Section 14.2: Incremental Structure from Motion

"Choose your first two friends carefully. Everyone who joins the party afterwards will be positioned, for all eternity, relative to them."
An Incremental Mapper With Strong Opinions About Seating

Big Picture

Incremental SfM grows a reconstruction the way you assemble a jigsaw puzzle: start from the two pieces that fit together most convincingly, then repeatedly add the piece that connects best to what is already on the table, fixing mistakes as you go. The two pieces are a seed image pair reconstructed with the tools of Chapter 13; each new piece is a camera registered against existing 3D points via the Perspective-n-Point (PnP) problem; and after every addition, triangulation mints new points from the tracks of Section 14.1 while filtering and local bundle adjustment (the subject of Section 14.3) keep errors from compounding. This loop is what runs inside COLMAP when you press reconstruct. The illustration below carries the puzzle metaphor.
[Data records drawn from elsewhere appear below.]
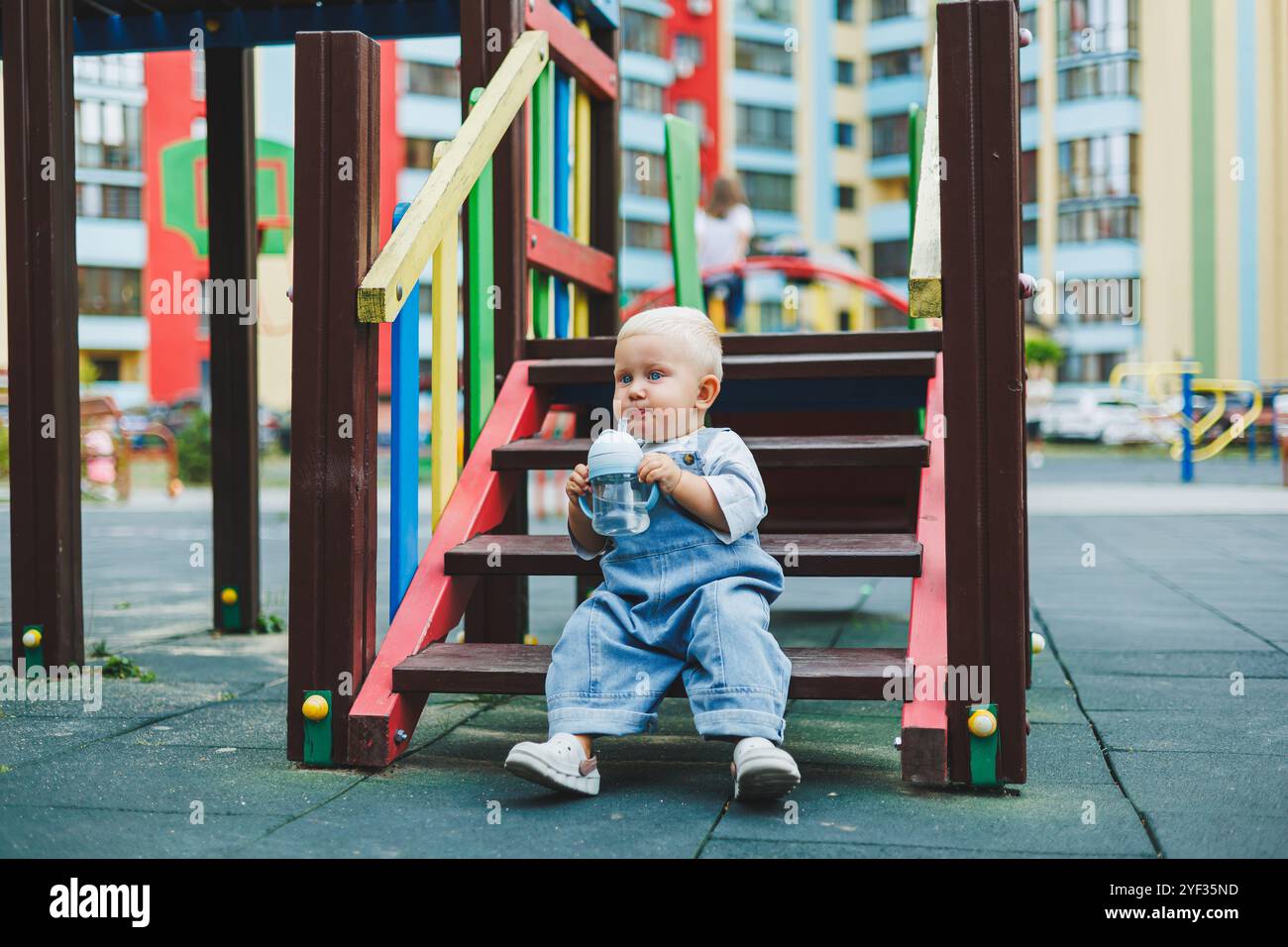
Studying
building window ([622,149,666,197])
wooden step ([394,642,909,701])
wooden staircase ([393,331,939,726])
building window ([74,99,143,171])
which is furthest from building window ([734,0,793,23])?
wooden step ([394,642,909,701])

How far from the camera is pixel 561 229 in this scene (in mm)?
5105

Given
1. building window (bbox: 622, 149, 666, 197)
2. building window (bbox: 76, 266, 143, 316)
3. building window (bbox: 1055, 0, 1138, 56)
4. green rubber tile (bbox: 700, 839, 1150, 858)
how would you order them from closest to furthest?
1. green rubber tile (bbox: 700, 839, 1150, 858)
2. building window (bbox: 76, 266, 143, 316)
3. building window (bbox: 1055, 0, 1138, 56)
4. building window (bbox: 622, 149, 666, 197)

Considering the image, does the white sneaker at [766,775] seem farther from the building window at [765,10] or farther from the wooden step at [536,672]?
the building window at [765,10]

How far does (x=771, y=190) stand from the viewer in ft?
170

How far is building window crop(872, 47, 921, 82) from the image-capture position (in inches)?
2036

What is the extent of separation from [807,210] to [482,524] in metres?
49.7

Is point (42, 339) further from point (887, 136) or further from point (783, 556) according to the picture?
point (887, 136)

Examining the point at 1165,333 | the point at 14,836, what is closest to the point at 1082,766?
the point at 14,836

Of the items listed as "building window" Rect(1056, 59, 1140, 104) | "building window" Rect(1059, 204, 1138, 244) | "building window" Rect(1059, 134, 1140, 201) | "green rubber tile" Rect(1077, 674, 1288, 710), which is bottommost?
"green rubber tile" Rect(1077, 674, 1288, 710)

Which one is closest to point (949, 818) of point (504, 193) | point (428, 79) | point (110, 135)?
point (504, 193)

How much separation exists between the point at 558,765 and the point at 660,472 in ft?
2.04

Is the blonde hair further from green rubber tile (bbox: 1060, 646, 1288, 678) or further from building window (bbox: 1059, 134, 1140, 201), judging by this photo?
building window (bbox: 1059, 134, 1140, 201)

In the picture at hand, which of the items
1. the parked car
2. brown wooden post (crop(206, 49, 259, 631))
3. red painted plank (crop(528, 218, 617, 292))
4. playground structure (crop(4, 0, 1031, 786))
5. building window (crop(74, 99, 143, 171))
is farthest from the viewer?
building window (crop(74, 99, 143, 171))
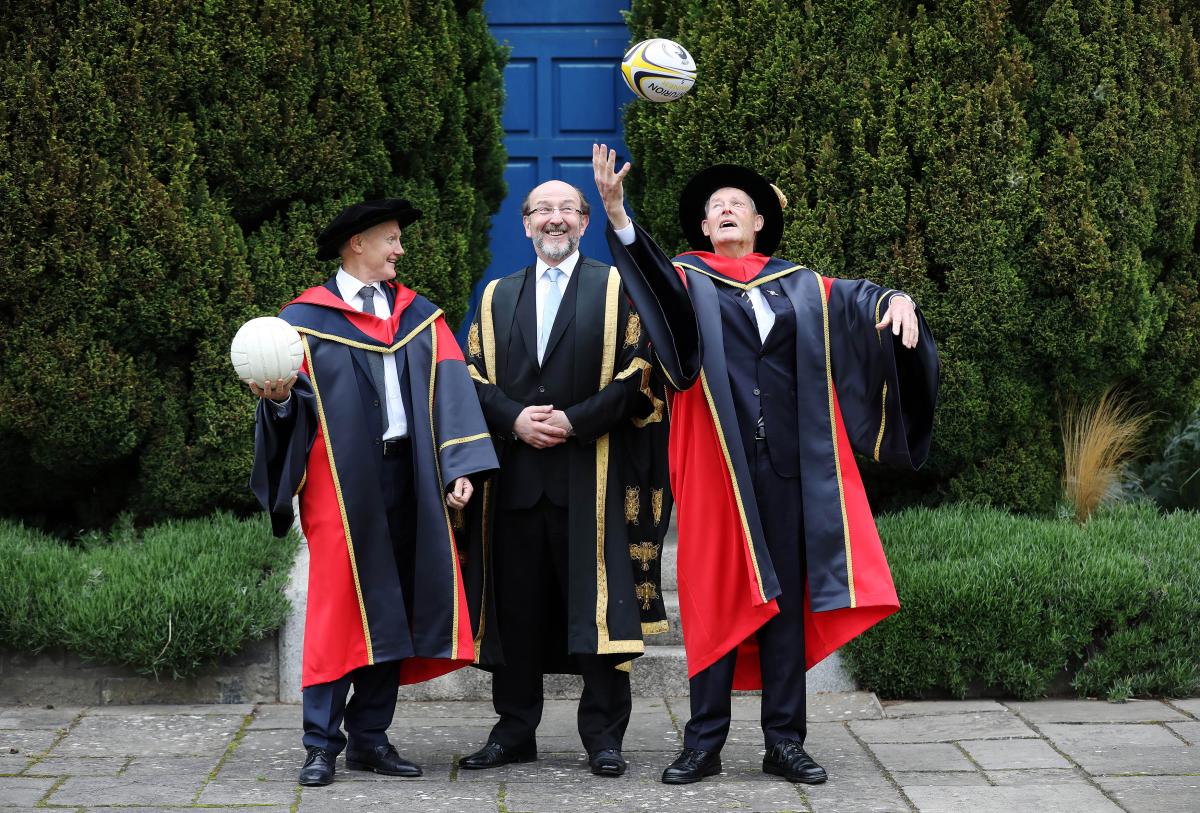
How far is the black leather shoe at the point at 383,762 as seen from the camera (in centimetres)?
500

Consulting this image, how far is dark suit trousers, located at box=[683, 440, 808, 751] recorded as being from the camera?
5.02 meters

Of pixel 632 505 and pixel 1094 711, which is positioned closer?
pixel 632 505

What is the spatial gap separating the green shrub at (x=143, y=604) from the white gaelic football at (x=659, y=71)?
2.62 metres

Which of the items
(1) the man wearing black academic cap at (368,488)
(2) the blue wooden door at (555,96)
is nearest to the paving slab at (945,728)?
(1) the man wearing black academic cap at (368,488)

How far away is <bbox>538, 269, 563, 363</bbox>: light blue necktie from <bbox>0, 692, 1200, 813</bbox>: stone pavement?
57.6 inches

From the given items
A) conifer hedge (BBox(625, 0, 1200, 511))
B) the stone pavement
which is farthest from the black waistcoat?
conifer hedge (BBox(625, 0, 1200, 511))

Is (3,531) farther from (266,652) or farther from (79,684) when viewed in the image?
(266,652)

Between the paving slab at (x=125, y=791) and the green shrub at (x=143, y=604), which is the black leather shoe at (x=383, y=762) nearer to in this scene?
the paving slab at (x=125, y=791)

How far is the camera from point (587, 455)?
5113mm

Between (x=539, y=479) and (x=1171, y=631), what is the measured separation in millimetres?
2799

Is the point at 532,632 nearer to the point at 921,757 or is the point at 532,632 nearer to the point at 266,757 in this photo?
the point at 266,757

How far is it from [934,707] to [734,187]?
2.27 m

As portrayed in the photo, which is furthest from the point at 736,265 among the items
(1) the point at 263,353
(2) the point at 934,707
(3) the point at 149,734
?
(3) the point at 149,734

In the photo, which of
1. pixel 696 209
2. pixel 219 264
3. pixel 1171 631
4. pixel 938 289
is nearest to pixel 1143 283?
pixel 938 289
A cartoon robot builds a jigsaw puzzle starting from two glowing pieces locked together on a small pedestal, then adds the next piece that connects best, illustrating incremental structure from motion growing a reconstruction one camera at a time from a carefully chosen seed pair. — Incremental SfM is two views that recruited a thousand more, so the first pair you snap together gets all the scrutiny.
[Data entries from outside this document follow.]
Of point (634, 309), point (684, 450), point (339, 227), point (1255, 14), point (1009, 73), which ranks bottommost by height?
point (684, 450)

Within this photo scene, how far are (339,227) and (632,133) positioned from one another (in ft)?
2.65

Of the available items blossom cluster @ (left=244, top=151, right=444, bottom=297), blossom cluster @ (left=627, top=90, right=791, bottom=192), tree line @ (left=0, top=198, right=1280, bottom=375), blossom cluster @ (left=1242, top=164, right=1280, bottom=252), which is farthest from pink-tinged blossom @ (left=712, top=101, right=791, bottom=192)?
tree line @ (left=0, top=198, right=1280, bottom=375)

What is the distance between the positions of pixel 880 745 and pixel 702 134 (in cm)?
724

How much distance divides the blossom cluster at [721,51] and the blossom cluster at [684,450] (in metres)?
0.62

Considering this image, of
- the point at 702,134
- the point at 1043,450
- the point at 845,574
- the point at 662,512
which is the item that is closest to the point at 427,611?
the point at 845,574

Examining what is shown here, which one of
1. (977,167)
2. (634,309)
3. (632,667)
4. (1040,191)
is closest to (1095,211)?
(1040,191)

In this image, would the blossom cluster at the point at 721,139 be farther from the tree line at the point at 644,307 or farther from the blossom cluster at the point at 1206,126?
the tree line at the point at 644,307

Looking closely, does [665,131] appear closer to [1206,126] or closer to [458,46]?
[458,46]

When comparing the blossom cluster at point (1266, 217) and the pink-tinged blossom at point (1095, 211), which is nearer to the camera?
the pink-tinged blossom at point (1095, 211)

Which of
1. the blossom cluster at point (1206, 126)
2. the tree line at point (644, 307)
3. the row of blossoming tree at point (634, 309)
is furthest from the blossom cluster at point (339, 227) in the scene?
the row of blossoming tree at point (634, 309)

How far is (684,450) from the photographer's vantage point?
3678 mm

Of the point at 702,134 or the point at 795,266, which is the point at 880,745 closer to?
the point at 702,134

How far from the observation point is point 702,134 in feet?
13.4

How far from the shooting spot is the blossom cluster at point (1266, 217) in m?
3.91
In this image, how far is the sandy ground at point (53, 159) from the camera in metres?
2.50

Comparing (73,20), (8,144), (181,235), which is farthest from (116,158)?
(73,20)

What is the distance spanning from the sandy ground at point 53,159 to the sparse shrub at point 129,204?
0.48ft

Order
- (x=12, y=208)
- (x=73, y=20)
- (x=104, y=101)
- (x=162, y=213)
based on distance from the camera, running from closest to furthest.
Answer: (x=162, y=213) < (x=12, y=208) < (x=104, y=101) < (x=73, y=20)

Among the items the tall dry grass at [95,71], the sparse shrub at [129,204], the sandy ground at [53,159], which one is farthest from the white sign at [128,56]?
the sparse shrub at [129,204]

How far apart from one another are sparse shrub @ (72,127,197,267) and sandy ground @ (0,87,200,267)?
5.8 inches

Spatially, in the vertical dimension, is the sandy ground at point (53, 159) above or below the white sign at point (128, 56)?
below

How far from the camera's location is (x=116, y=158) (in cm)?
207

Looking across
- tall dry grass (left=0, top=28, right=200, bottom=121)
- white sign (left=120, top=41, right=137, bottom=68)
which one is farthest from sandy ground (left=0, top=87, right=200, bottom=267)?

With tracks in hand, the reconstruction problem becomes concrete: estimate a rotation $R_i$ and translation $\mathbf{t}_i$ for every image and a 3D position $\mathbf{X}_j$ for every track, such that each track's observations land where the cameras say they should. Solving for everything at once from scratch is possible (global SfM, which we will meet at the end of this section), but the workhorse strategy of the last two decades is incremental: establish a small, high-quality core, then expand it one camera at a time. The order of operations matters enormously, and the algorithm's intelligence lives mostly in its choices of what to add next and what to throw away.
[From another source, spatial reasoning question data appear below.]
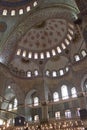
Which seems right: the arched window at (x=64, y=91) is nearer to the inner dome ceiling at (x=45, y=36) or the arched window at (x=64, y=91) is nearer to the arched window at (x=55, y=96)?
the arched window at (x=55, y=96)

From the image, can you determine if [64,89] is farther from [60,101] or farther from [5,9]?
[5,9]

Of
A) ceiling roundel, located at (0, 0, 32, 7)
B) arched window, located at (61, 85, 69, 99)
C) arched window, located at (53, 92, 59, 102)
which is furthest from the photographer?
arched window, located at (53, 92, 59, 102)

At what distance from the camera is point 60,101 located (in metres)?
26.1

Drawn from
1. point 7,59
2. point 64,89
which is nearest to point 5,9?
point 7,59

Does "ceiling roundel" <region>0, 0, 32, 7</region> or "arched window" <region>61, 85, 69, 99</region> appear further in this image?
"arched window" <region>61, 85, 69, 99</region>

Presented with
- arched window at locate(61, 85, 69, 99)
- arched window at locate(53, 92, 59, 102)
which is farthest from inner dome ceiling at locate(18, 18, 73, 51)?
arched window at locate(53, 92, 59, 102)

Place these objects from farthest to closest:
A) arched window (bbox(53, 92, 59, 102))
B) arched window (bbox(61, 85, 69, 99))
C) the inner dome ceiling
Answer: the inner dome ceiling, arched window (bbox(53, 92, 59, 102)), arched window (bbox(61, 85, 69, 99))

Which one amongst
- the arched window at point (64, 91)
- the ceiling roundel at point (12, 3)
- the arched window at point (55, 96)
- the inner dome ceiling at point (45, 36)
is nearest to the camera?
the ceiling roundel at point (12, 3)

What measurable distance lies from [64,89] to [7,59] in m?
9.49

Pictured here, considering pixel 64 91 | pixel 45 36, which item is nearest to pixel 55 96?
pixel 64 91

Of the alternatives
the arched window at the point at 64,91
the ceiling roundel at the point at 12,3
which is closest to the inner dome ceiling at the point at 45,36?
the ceiling roundel at the point at 12,3

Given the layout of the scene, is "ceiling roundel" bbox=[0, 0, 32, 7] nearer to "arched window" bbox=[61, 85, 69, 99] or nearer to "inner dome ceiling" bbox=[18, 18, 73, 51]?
"inner dome ceiling" bbox=[18, 18, 73, 51]

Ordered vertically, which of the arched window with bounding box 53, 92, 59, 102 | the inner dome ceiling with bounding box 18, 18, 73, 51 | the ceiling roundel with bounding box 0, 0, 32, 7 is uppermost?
the ceiling roundel with bounding box 0, 0, 32, 7

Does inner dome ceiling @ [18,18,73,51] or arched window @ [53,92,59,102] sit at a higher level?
inner dome ceiling @ [18,18,73,51]
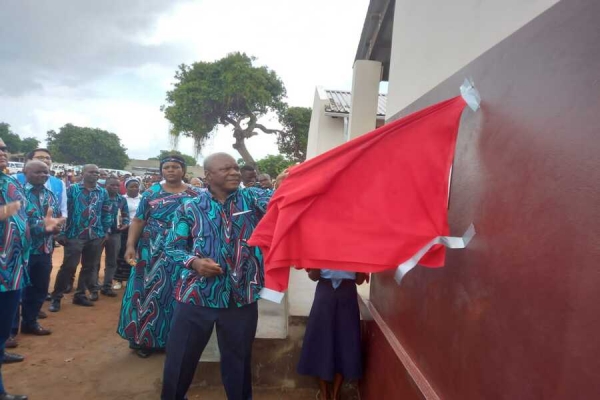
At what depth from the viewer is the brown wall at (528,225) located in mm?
1207

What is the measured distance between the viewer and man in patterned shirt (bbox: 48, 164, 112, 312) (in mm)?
5750

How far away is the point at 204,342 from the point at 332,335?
1.05 metres

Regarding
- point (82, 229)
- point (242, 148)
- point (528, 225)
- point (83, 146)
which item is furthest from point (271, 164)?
point (83, 146)

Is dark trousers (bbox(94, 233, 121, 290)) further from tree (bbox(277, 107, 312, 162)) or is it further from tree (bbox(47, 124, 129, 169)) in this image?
tree (bbox(47, 124, 129, 169))

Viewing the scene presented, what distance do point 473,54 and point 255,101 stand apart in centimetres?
2290

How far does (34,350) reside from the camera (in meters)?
4.58

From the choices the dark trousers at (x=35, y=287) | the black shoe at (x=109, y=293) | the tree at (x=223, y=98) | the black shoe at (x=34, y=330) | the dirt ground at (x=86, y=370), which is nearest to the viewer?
the dirt ground at (x=86, y=370)

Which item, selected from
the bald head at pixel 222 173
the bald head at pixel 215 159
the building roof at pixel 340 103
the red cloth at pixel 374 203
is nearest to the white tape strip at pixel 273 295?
the red cloth at pixel 374 203

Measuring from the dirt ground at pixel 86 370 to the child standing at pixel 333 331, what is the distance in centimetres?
67

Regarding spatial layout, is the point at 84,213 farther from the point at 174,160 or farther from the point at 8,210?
the point at 8,210

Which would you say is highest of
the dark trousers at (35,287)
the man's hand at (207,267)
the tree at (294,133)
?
the tree at (294,133)

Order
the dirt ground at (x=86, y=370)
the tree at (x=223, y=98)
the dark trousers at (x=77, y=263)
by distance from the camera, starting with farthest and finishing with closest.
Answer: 1. the tree at (x=223, y=98)
2. the dark trousers at (x=77, y=263)
3. the dirt ground at (x=86, y=370)

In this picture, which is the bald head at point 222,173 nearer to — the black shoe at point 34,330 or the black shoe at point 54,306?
the black shoe at point 34,330

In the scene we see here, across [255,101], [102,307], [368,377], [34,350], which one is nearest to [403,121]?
[368,377]
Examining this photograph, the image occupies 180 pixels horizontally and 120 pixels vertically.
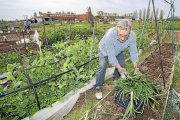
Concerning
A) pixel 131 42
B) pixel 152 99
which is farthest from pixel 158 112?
pixel 131 42

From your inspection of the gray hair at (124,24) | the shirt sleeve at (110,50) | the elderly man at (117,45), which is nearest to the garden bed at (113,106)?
the elderly man at (117,45)

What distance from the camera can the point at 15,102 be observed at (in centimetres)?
354

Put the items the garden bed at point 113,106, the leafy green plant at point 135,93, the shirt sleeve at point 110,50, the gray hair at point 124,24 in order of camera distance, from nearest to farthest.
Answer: the leafy green plant at point 135,93 → the gray hair at point 124,24 → the garden bed at point 113,106 → the shirt sleeve at point 110,50

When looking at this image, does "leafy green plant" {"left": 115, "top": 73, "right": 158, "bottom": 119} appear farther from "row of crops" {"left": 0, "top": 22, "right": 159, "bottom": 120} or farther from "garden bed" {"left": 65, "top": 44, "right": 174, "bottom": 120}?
"row of crops" {"left": 0, "top": 22, "right": 159, "bottom": 120}

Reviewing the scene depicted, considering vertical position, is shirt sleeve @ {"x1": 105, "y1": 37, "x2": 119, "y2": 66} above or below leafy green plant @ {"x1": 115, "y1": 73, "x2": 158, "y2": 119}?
above

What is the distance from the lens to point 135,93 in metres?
3.28

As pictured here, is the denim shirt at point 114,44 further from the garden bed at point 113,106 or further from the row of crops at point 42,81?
the garden bed at point 113,106

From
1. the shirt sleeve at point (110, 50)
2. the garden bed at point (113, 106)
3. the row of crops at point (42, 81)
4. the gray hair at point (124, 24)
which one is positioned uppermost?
the gray hair at point (124, 24)

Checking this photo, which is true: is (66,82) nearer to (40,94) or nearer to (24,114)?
(40,94)

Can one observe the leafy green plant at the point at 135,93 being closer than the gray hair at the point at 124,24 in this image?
Yes

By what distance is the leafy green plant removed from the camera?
322 cm

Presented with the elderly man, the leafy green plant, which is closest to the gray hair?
the elderly man

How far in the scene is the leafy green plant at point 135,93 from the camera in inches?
127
1. The Two-View Seed Intermediate

Everything starts from one image pair, and the choice is consequential because the seed defines the coordinate frame and the (arbitrary) global scale that every later camera inherits. A good seed pair has three properties. First, many verified inliers, so the relative pose is reliable. Second, a wide baseline: a large triangulation angle between the viewing rays makes the initial points accurate, whereas a narrow baseline puts every point's depth in doubt, exactly the quadratic depth-error effect quantified in Chapter 13. Third, the pair must not be homography-dominated: if a single plane or a pure rotation explains the matches, as flagged on the match-graph edges of Section 14.1, the pair carries almost no parallax and triangulating from it builds the whole model on sand. COLMAP scores candidate seeds by exactly these criteria.

Once chosen, the seed reconstruction is pure Chapter 13: essential matrix, pose recovery, triangulation, plus the quality filters that incremental SfM applies relentlessly from the first moment. The listing below bootstraps a map from images 0 and 1, keeping only points that are in front of both cameras, triangulated with a sufficient ray angle, and consistent with their observations.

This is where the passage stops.